Giovedì 22 Maggio 2025
Agnese Pini
Esteri
Editoriale

La Croce scomoda per chi cerca alleanze più che verità

Vance prega in ginocchio durante i riti della Passione

Vance prega in ginocchio durante i riti della Passione

Roma, 20 aprile 2025 – La scena è potente: JD Vance entra nella Basilica di San Pietro nel giorno del Venerdì Santo. Si siede in silenzio, nella penombra di una liturgia che ha rinunciato alla gloria, ai canti, alla retorica: la Croce è l’unico segno esposto. È forse il momento più simbolico del viaggio in Italia del vice presidente Usa: il potere del mondo che si trova davanti un altare nudo. Sembra un monito: la Croce non si presta a manipolazioni. È scomoda, è radicale, è universale. Il giorno dopo, Vance è ricevuto dal cardinale Pietro Parolin e dall’arcivescovo Gallagher. Volti sorridenti, foto di rito, comunicato finale di dodici righe: “Scambio di opinioni”, si legge, ma le divergenze sono evidenti. Ucraina, Gaza, migranti, cooperazione internazionale, Cina. Soprattutto, un’idea diversa del rapporto tra fede e politica. Non è solo un confronto tra Stati, né un passaggio istituzionale.

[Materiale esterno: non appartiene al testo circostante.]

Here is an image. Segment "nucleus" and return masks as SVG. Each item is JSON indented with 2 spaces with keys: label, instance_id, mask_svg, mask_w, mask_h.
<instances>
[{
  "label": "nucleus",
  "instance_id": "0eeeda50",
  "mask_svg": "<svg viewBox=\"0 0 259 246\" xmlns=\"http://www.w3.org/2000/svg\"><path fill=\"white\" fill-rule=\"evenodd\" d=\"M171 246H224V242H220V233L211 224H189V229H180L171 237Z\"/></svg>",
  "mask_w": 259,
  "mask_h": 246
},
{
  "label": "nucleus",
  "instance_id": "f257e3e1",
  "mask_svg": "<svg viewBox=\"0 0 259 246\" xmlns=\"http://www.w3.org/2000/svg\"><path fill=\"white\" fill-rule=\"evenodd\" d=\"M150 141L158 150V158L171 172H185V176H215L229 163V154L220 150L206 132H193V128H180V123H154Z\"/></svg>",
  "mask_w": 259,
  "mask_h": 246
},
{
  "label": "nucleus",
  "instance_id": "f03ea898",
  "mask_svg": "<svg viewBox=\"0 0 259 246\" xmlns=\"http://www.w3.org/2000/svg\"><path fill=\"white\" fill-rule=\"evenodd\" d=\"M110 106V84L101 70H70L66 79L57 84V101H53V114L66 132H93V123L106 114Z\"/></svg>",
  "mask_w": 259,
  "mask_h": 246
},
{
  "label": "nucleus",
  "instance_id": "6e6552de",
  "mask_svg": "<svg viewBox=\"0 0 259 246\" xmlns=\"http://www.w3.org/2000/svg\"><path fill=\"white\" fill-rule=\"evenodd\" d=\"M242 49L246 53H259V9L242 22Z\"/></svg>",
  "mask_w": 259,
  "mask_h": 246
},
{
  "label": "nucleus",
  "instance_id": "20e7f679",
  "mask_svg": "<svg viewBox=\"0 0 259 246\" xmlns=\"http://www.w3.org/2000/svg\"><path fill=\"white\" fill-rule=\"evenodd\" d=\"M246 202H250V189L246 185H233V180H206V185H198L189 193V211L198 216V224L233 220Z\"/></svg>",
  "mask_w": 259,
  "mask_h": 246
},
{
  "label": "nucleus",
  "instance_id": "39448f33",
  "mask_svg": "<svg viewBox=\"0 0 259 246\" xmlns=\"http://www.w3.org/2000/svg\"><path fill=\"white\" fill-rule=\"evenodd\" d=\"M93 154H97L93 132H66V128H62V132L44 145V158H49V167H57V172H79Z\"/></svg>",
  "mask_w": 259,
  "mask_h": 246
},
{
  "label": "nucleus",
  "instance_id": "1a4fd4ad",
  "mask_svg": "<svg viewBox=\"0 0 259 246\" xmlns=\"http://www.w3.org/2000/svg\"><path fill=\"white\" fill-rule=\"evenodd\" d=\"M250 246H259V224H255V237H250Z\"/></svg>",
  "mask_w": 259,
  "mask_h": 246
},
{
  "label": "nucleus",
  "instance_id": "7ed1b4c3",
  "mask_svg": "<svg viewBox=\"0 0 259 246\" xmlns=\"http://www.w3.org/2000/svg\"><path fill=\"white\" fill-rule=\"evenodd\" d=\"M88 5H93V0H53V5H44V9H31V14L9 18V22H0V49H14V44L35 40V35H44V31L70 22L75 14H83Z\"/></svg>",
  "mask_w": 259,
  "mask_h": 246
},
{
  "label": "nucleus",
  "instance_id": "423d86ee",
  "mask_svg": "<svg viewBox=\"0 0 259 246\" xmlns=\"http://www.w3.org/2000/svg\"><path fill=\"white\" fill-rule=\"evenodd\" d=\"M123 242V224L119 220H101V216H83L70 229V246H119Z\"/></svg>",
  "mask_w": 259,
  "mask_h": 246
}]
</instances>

È lo scontro sempre più esplicito tra due visioni del mondo e due idee di cattolicesimo. Quella di un Papa che predica una fede aperta, inquieta, misericordiosa, e quella di chi vorrebbe piegare la dottrina a una logica identitaria, sovranista, selettiva. Il primo attrito, a distanza, era già andato in scena mesi fa. Per difendere la stretta anti-migranti dell’amministrazione Trump, Vance aveva invocato nientemeno che Sant’Agostino e il suo ordo amoris, interpretato a modo suo come una gerarchia d’amore da riservare prima ai propri cittadini e poi, eventualmente, agli altri. Il Papa gli aveva risposto con parole inequivocabili: il vero ordine dell’amore, aveva scritto in una lettera senza precedenti ai vescovi americani, si scopre attraverso “una fraternità aperta a tutti, nessuno escluso”. Non è teologia astratta. È politica.

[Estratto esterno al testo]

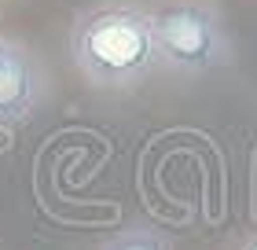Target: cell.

Il tentativo del governo Usa è chiaro: normalizzare il rapporto con la Chiesa cattolica, costruendo una nuova alleanza attraverso volti apparentemente dialoganti ma ben inseriti in una strategia politica di egemonia religiosa. E così, mentre il Papa piange per i migranti morti, la Palestina martoriata e un’Ucraina dimenticata, la Casa Bianca trumpiana scommette su ambasciatori ultra-conservatori, su cardinali ostili a Francesco, su campagne mediatiche e manovre giudiziarie che mirano a delegittimarlo. Trump lo attacca apertamente. Vance lo contraddice cercando di essere elegante. E alcuni cardinali americani lavorano nell’ombra per costruire il dopo-Francesco. Ora: la libertà ha bisogno della fede, ma la fede non ha bisogno del potere. E ogni volta in cui il cristianesimo ha cercato protezione dal potere, ha finito per perdere se stesso. Eppure la questione del rapporto tra religione e potere è oggi più che mai attuale, e scivolosa. Lo si è visto di recente in Russia, dove il patriarca Kirill benedice le guerre di Putin in nome della “santa Rus’”. Lo si era visto negli Stati Uniti, dove Trump - ancora al primo mandato - posava con la Bibbia davanti a una chiesa chiusa contro le proteste del Black Lives Matter. E ora lo si rivede nel tentativo della destra americana di egemonizzare la fede cattolica, in nome di una religione “forte, identitaria, sovrana”.

In questo contesto, la Santa Sede appare più sola, ma anche più libera. E proprio queste tensioni potrebbero rivelarsi, paradossalmente, provvidenziali. Potrebbero persino rinsaldare l’autorità di Francesco, oggi più fragile nel corpo ma più forte nello spirito, dopo aver sfiorato la morte e aver visto - nei giorni più duri del ricovero e della convalescenza - i suoi avversari costretti a smorzare i toni e a pregare per lui. Chi sogna di prendere il Vaticano, come si prova a prendere la Groenlandia o Panama, rischia dunque di fallire. Il Vaticano non è la Groenlandia e la Chiesa, almeno quella che continua a respirare il Vangelo, non è scalabile come una multinazionale o una corte giudiziaria. È un corpo vivo. Talvolta, nei momenti più bui, sa ritrovare se stessa proprio nel confronto con il potere. Quando, cioè, si ricorda che la sua forza non viene dalla diplomazia, ma dalla profezia, forse l’unica cosa al mondo non negoziabile. Neppure da Trump.